● Brief A
Express the lines of the records starting at the line that contains "Drill exercise: How many watchs" and ending at the line that contains "[336,397,580,583]" as a JSON list of strings, one string per line, with blank lines left out.
----------
"This Harbeth User Group (HUG) is the Manufacturer's own managed forum dedicated to natural sound from microphone to ear, achievable by recognising and controlling the numerous confounding variables that exist along the audio chain. The Harbeth designer's objective is to make loudspeakers that contribute little of themselves to the music passing through them.

Identifying system components for their sonic neutrality should logically proceed from the interpretation and analysis of their technical, objective performance. Deviations from a flat frequency response at any point along the signal chain from microphone to ear is likely to give an audible sonic personality to the system at your ear; this includes the significant contribution of the listening room itself. To accurately reproduce the recorded sound as Harbeth speakers are designed to do, you would be best advised to select system components (sources, electronics, cables and so on) that do not color the sound before it reaches the speakers.
----------
● Brief B
Answer these about the Harbeth forum description:
(i) Who manages the Harbeth User Group forum?
(ii) What is the Harbeth designer's objective for its loudspeakers?
(iii) What part of the setup does the text say makes a significant contribution to the sound at your ear?

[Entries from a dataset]
----------
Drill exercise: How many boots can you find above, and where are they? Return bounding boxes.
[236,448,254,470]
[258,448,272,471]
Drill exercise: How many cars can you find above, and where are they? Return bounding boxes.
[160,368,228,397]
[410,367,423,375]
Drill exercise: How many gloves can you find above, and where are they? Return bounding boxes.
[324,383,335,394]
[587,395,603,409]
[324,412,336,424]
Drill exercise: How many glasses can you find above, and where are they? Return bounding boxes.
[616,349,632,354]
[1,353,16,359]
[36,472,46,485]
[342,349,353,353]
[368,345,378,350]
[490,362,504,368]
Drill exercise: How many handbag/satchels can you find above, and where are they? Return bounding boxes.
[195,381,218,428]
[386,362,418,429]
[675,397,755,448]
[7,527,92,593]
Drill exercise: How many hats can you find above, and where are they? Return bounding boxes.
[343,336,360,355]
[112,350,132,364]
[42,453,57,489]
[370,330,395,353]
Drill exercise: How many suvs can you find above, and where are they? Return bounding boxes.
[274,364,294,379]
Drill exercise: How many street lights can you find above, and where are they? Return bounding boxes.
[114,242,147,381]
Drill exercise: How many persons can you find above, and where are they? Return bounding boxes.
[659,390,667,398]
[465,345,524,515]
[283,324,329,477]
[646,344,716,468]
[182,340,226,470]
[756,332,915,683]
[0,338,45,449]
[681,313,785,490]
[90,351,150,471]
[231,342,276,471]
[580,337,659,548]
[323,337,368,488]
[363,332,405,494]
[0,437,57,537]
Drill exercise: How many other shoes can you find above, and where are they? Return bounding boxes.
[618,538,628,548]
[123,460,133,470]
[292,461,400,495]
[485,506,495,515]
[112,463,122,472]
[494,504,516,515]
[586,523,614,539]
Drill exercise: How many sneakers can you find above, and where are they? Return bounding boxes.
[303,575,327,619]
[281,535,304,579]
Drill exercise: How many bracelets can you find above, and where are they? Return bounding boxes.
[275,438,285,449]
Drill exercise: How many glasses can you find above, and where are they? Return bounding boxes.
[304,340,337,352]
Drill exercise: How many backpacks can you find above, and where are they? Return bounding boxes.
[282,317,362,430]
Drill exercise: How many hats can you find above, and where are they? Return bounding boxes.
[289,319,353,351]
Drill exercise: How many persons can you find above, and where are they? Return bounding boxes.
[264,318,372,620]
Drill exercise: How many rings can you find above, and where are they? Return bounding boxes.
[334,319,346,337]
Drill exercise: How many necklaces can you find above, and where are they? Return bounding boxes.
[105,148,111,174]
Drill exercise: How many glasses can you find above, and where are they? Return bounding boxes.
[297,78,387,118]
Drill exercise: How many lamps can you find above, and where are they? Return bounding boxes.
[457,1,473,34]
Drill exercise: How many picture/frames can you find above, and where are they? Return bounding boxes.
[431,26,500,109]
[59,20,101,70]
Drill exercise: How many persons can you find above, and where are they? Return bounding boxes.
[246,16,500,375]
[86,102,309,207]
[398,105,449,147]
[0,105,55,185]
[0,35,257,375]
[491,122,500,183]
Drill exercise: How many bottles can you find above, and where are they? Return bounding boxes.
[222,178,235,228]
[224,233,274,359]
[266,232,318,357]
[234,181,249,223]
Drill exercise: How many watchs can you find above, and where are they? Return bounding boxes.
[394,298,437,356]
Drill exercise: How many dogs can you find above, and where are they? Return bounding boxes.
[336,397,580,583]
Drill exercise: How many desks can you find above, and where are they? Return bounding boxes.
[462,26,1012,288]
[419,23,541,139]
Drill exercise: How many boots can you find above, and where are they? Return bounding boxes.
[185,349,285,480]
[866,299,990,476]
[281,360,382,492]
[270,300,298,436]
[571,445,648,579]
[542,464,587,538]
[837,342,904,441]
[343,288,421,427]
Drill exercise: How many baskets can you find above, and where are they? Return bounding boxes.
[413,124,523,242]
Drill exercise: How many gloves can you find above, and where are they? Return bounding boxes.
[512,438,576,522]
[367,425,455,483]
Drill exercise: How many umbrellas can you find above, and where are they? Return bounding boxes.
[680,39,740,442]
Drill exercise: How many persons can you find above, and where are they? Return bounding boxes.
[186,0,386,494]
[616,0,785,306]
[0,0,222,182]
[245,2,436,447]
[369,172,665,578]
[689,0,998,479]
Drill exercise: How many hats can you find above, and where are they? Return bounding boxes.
----------
● Exercise answer A
[
  "Drill exercise: How many watchs can you find above, and where are they? Return bounding boxes.",
  "[394,298,437,356]",
  "Drill exercise: How many dogs can you find above, and where are they? Return bounding boxes.",
  "[336,397,580,583]"
]

● Exercise answer B
(i) The manufacturer manages it.
(ii) To make loudspeakers that contribute little of themselves to the music passing through them.
(iii) The listening room itself.